In 1971 Poy won the Primera División championship with Rosario Central. During the semifinals against Newell's Old Boys, Poy scored his famous "palomita" goal, heading the ball with his body in horizontal position, without touching the grass. This goal against the arch-rival became legendary and is still remembered by all the Rosario Central fans.
Two years later Poy won his second title with Central, the 1973 Torneo Nacional, in a final round played with River Plate, San Lorenzo and Atlanta.

In December 1974 Central played the qualifiers for Copa Libertadores against Newell's. Poy disputed the ball with Mario Zanabria, being injured in his left knee. He went to surgery to be operated on his leg. After the recovery Poy returned to play football again, but he had to be operated again so he decided to end his professional career.

Poy totalized 292 matches in Primera División tournaments, scoring 61 goals. He also played 16 games in the Copa Libertadores with 3 goals scored, always playing with Rosario Central. Poy played 25 Rosarino derby against Newell's, winning 10, with 4 losses and 11 ties. Newell's was the team Poy scored the most goals (6), followed by Boca Juniors with 5 goals.

===The diving header===

On 19 December 1971, Rosario Central played the semifinals of Nacional championship against arch-rival Newell's Old Boys in the Estadio Monumental. Central won by 1–0 with the most famous goal scored by Poy, the Palomita (diving head). This result qualified Central to play the finals, where the team would win the first championship in its history.

This goal became legendary, being still remembered by all the Central fans who every 19 December join to commemorate that goal and then championship. In the meeting, the gameplay is recreated exactly as it was, being Poy himself who scores the goal as if he still plays for Central while the fans celebrate the goal. Besides, a group of Central's fans tried to register the diving head goal at the Guinness World Records as "the most celebrated goal in the history of football", although this has not happened yet.
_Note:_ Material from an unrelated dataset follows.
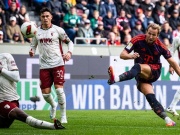Video bóng đá Augsburg - Bayern Munich: Neuer mắc sai lầm giây thứ 8 (Bundesliga)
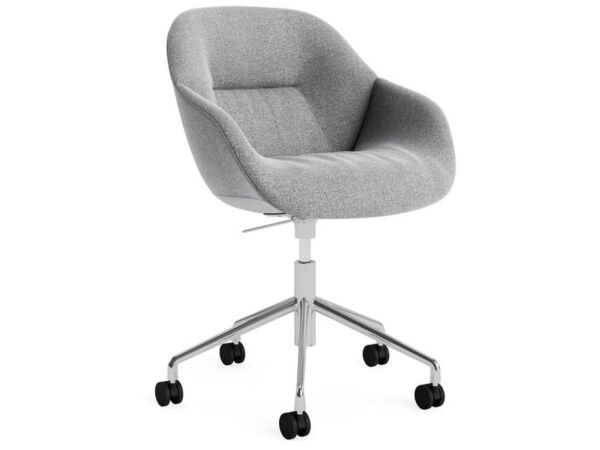 2_AA298-A108-AA25-01CO_AAC 153 Soft Hallingdal 130_polished aluminium base.jpg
The meeting has changed its place several times, moving to different regions of Argentina and even outside the country. In 1997 the goal was recreated in Cuba, where Ernesto Guevara (the youngest son of Che Guevara, a famous fan of Rosario Central) played the role of Poy scoring the goal as in 1971. The celebration has also been carried out to United States (in 2000 and 2013), Chile (2002) and Uruguay (2008).

== After football ==

In 2011 Poy was elected as councillor representing Frente Progresista, Cívico y Social of Rosario.

== Honours ==
=== Club ===
- Rosario Central
- Primera Division Argentina: 1971 Nacional, 1973 Nacional

==Literature==
Famous Argentine writer Roberto Fontanarrosa wrote a short story called 19 de Diciembre de 1971 (the date of the match), included in the book Área 18 from the same writer. The story is about a man -the Old Casale- who had never seen Rosario Central to lose a match against Newell's Old Boys. Before the decisive semi-final game, a group of friends of Casale's son invited him to watch the game in the stadium. The boys thought that Casale would bring good luck to the team so he had never seen a defeat at the hands of Newell's.
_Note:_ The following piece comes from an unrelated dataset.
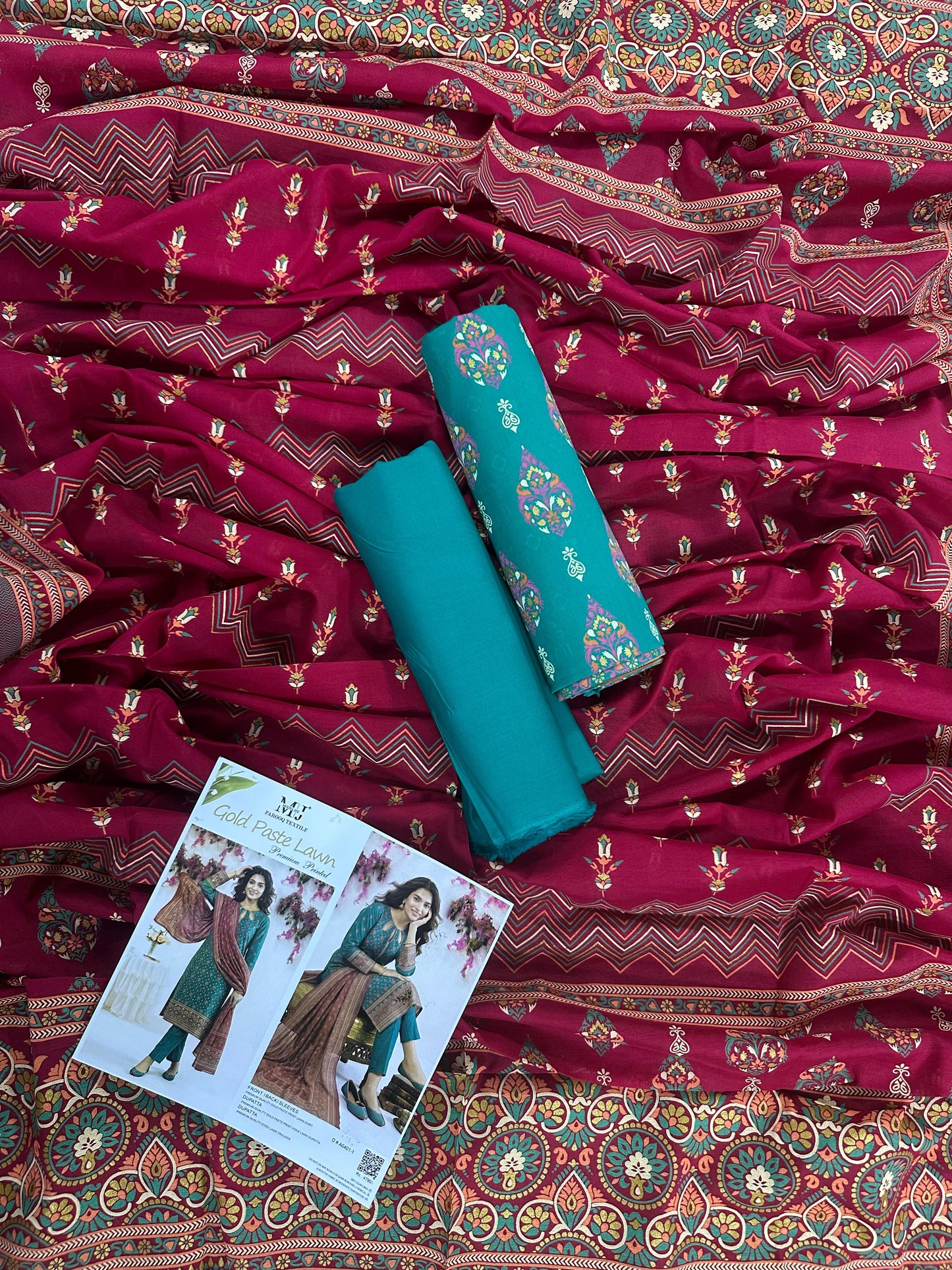 MJ D #A0401-1 – Gold Paste Printed Lawn 3Pcs Collection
But Casale refused to go to the stadium with the boys, alleging that he had a heart disease since two years ago and want to avoid strong emotions. As Casale persisted in not to go, the friends decided to kidnap Casale to take him to the Estadio Monumental. The plan is carried out successfully and the story ends with Casale dying of a heart attack due to the emotion that the victory caused on him.